Please join us for the KSMoCA Visiting Artist Lecture Series, which is open to members of the public and students at Dr. MLK Jr School. The lecture will take place in the school library.

For the past 7 years, Hannah Jickling and Helen Reed have been researching taste and flavor with groups of young people in public schools. In their current project, Big Rock Candy Mountain, they have produced several edible artist editions that publicly circulate classroom explorations of taste through the medium of candy.

At these launch events, Hannah & Helen will share some recent editions including QA CHEW’S BUBBLE TROUBLE (2018), a chewing gum developed with a Grade 6/7 class. BUBBLE TROUBLE contains a uniquely abstract blend of both fruity and sweet notes, with some sharp and earthy tones. Students have variously described the flavor as: “Hello Kitty bubble bath,” “pungent,” and “mysterious.” They will also present on their book, Multiple Elementary, which addresses classroom collaborations, participatory practices, adult-child relationships, and taste-making.

Big Rock Candy Mountain is a flavor incubator and taste-making think-tank between Hannah Jickling, Helen Reed and the students at Queen Alexandra Elementary School in East Vancouver, British Columbia/unceded Coast Salish Territories.

The project is comprised of edible editions, workshops, artist invocations, strange conversations, school ground installations and an Instagram conveyor belt of evolving ideas. Rather than investing in a single result, BRCM privileges the school as a kind of candy factory, engaged in a wide range of productive capacities and processes. Here, creative flavour-making, pop art riffs and explorations in kid-defined ‘persuasive’ language intersect with the larger context of economy, labour, taste-as-power and culturally defined objects of desire.

Big Rock Candy Mountain takes its name from the popular folk song that has been rewritten countless times to reflect changing comic utopia. Big Rock Candy Mountain is where we can hear a “buzzin’ of the bees in the peppermint trees, ’round the soda water fountains.” It is also a post-proportionate world where adults and rationality no longer define the rules and limits of what is possible.

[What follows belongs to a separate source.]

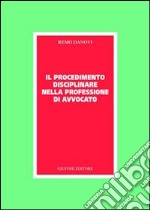 Il procedimento disciplinare nella professione di avvocato libro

Helen Reed and Hannah Jickling have been collaborating since 2006. Their projects take shape as public installations, social situations, and events that circulate as photographs, videos, printed matter, and artists’ multiples. They are currently fascinated with the contact high intrinsic to collaborative research, especially in their recent projects with children. Helen and Hannah have exhibited and performed internationally, with both individual and collaborative work appearing in such venues as: The Portland Art Museum (OR), The Dunlop Art Gallery (SK), Smack Mellon (NY), Doris McCarthy Gallery (ON), The Yukon Arts Centre Gallery (YT), YYZ Artists’ Outlet (ON), Carleton University Art Gallery (ON), Dalhousie University Art Gallery (NS), Bästa Biennalen (SE), The Vancouver Art Gallery (BC), The Power Plant (ON) and Flat Time House’s first issue of NOIT (UK). In Fall 2017 they released Multiple Elementary, a book that explores the elementary school classroom as a site of invention and reception of contemporary art practices, published by YYZBOOKS. Jickling and Reed are recipients of the 2016 Ian Wallace Award for Teaching Excellence (Emily Carr University of Art & Design), a 2017 Mayor’s Arts Award for Emerging Public Art (City of Vancouver) and a 2018 VIVA Award (Jack and Doris Shadbolt Foundation for the Visual Arts).